Local authority pension funds returned 4.5 per cent over the year to the end of March 2018, according to the Pirc Local Authority Universe.
Property was the best performing asset over the year with a return of 10 per cent, with equities at 4 per cent and bonds at 1 per cent. Lower risk absolute return type investments gave around 2 per cent.
The peer group universe is the largest and most comprehensive database of local authority pension fund investments. It currently comprises 61 funds with an aggregate value of £177bn. This represents over two-thirds of local authority pension fund assets.
Pirc said that the key feature in the year was the performance of active equity managers. Funds that did well tended to have seen strong outperformance by their global equity managers. As a group these managers outperformed their benchmarks by 2 per cent over the year but overall there was a wide range of results.

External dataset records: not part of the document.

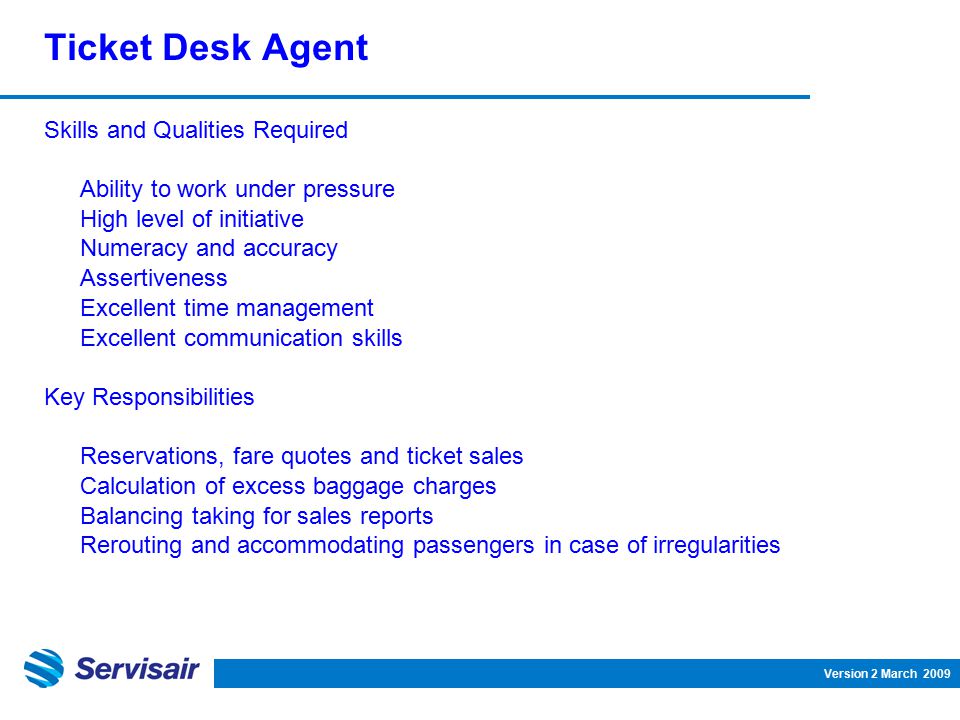 Ticket Desk Agent

Skills and Qualities Required

Ability to work under pressure
High level of initiative
Numeracy and accuracy
Assertiveness
Excellent time management
Excellent communication skills

Key Responsibilities

Reservations, fare quotes and ticket sales
Calculation of excess baggage charges
Balancing taking for sales reports
Rerouting and accommodating passengers in case of irregularities

Servisair

Version 2 March 2009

Although these managers outperformed in the last year the longer-term results are less impressive. Despite this fact, the last year saw a year on year reduction in the level of passive investment for the first time.
There was a marked move towards ‘de-risking’ with a number of funds moving from equities to less ‘risky’ assets such as diversified growth / absolute return portfolios, which target lower than equity returns but at substantially lower than equity volatility.
The overall equity exposure fell in the year by the largest percentage recorded over many years from 62 per cent to 55 per cent for the average fund. Such a strategy will inevitably bring with it lower long-term returns, Pirc said. However, as the key actuarial discount rate assumptions have fallen to relatively modest levels, some funds may now feel comfortable accepting more modest returns and this may be making the decision straightforward.
Looking at long-term performance, Pirc revealed that funds delivered a positive return in 25 of the last 30 years, and delivered an annualised performance of 9 per cent p.a. against inflation of 3 per cent p.a. The five years of negative returns were at the start of the millennium (the bursting of the dot-com bubble) and the global financial crisis of 2008/9.